Each scene presented its own problems. And the representation of zero gravity, for example, is very different in a close-up than in a wide shot. And the frame rate you shoot in, whether it's 24, 32, or 36, [would affect that]. Sometimes a wide shot with Brad [Pitt] floating would look perfect at 36 frames a second. Other times, doing a different physical act, it would look better at 32. So you have to reinvent the wheel every day you went to the set. It was very unpleasant for me. You're always feeling unsure of yourself, no matter what—unless you're, I don't know, Napoleon or something. But even so, to have that double down where every single creative decision every morning has to be re-determined, that's a very worrying prospect.

The hardest thing for me to pull off was the zero gravity fight with the crew, because you'd shoot the close-ups in a different place than you'd shoot the wides. And you had these actors hanging from wires, and you can only get the exact piece that you needed. So each rig, for example, would have to be engineered for the motion that they do with a wide shot. So the scene that you see, it's almost like it's edited within an inch of its life, because that was as much physical action as we could get from that rig. To shoot it was almost a geometry challenge.

6. Space Baboons: Easier Said Than Done!

We shot it in a hangar in Boyle Heights, Los Angeles. And it was a huge, huge space. And there were two sets built for every set that's in the movie: a vertical set and a horizontal set. On the horizontal sets, you would do the close-ups. And on the vertical sets, you would do the wide shots of everyone floating around. The scene [with the baboons] was a very difficult scene for me. I lost track of the screen direction multiple times. If Brad turns this way, and then in the next take, you're going to go with a wide shot, will he be floating to the left and turning to the left, or floating camera right? This became endless.

And then when he confronts the baboon, obviously you can't confront a real baboon. So then you say, “Okay, how do you do that?” And they say, “Well, that's easy. You have all these apes that can be created through CGI—you know, the Planet of the Apes movies—through Weta Digital, a brilliant company down in New Zealand.” But then you realize, no, you can't just do that, because it's a baboon flailing around in zero gravity. So that presents its own set of problems. So then what you need to do is hire an actor who's going to play the baboon to study what zero gravity would do. This stunt woman basically acted the baboon's part, and then they put motion sensors on her and had to computer generate the baboon over the image.

7. How We Captured Roy’s Epic Hurtle Through Space.

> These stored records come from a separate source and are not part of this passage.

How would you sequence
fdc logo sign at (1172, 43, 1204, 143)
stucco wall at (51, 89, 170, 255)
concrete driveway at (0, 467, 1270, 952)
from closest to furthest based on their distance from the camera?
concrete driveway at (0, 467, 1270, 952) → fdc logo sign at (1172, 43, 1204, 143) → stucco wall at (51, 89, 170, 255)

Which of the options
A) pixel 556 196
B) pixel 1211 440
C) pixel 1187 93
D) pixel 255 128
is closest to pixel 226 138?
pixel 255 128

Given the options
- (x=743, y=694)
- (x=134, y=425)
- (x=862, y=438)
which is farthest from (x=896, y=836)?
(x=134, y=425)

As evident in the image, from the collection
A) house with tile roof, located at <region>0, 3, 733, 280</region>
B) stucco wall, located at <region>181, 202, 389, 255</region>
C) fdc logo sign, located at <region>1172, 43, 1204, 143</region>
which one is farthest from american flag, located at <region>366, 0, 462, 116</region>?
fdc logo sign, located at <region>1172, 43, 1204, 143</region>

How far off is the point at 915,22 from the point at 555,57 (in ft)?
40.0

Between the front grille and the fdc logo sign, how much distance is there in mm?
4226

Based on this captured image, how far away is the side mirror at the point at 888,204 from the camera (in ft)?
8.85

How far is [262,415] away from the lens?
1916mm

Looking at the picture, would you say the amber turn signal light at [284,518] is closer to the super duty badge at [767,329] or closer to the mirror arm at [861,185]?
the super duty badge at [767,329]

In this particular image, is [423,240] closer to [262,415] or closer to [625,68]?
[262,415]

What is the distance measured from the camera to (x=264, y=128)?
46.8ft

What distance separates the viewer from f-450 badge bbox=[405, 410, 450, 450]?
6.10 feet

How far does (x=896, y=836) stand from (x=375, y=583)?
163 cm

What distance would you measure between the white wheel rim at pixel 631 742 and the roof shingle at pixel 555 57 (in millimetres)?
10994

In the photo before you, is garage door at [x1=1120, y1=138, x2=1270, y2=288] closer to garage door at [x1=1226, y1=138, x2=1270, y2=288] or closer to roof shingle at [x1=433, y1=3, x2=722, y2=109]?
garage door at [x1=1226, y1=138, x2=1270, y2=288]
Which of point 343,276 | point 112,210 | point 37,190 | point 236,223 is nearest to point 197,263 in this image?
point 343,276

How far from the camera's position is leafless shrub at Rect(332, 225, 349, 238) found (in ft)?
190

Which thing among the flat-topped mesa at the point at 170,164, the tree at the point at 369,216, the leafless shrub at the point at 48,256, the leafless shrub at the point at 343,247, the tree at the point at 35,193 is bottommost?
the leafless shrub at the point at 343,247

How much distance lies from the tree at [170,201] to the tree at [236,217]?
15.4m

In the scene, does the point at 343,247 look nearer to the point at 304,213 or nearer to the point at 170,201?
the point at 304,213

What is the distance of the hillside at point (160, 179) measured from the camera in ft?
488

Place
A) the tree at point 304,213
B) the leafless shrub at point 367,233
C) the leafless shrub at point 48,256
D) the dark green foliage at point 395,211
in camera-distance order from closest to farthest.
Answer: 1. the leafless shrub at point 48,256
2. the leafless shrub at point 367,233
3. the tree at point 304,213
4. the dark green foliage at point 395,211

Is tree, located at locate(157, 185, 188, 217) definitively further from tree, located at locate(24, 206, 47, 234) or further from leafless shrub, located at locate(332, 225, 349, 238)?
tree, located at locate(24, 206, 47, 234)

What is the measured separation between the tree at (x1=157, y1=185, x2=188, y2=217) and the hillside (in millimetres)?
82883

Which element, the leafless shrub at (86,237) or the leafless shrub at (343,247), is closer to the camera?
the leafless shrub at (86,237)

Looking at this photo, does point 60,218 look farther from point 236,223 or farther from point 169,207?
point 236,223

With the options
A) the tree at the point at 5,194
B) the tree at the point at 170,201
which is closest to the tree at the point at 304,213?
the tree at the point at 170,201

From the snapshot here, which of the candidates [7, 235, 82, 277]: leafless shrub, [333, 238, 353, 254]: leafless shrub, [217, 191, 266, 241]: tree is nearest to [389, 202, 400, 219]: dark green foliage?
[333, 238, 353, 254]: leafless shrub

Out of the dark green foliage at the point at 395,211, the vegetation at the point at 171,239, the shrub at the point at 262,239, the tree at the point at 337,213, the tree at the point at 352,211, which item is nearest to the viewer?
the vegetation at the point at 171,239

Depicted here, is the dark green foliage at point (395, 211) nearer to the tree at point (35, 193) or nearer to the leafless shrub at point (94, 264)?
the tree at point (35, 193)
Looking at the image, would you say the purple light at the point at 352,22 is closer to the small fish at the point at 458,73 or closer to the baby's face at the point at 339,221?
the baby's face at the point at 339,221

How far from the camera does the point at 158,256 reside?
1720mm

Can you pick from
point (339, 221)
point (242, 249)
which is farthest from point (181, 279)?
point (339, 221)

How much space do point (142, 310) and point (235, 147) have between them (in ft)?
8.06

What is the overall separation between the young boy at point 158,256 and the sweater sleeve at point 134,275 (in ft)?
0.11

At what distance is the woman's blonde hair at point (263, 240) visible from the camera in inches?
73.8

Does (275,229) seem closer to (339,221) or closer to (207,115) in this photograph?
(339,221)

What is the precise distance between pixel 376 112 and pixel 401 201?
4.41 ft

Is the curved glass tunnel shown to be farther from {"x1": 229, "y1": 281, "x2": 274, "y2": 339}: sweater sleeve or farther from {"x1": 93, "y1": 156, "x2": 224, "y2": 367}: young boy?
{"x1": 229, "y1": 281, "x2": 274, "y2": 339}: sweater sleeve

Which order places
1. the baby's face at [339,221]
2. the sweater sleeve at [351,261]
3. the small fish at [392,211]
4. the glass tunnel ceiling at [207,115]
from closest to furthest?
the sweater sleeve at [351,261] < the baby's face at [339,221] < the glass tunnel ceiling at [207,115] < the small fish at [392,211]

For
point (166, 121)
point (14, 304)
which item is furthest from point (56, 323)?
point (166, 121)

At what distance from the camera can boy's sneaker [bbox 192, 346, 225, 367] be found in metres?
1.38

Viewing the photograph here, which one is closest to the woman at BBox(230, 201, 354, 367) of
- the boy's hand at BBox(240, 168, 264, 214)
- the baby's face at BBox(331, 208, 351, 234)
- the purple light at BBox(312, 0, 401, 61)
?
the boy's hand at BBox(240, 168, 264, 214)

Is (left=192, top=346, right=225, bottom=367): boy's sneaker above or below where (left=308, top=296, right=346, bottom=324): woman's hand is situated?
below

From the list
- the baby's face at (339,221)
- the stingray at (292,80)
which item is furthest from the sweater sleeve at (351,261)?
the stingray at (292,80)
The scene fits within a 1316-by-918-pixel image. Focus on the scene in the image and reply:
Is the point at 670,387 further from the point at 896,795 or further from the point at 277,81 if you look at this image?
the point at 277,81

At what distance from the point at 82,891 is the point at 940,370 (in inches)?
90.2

We built about 40 feet of an antenna on the stage surrounded by blue screen. All the backgrounds would be replaced. And then we did actual skydives. So we shot an actual guy doing a huge jump, and mounted a camera on him. And he did the jump three times. We got his landing, we got the camera mounts on him, we got the flipping. And we got two guys to do it. One guy was filming the other as he was falling. And then the computer CGI team extended the ladder up and down. So yeah, it became crazy.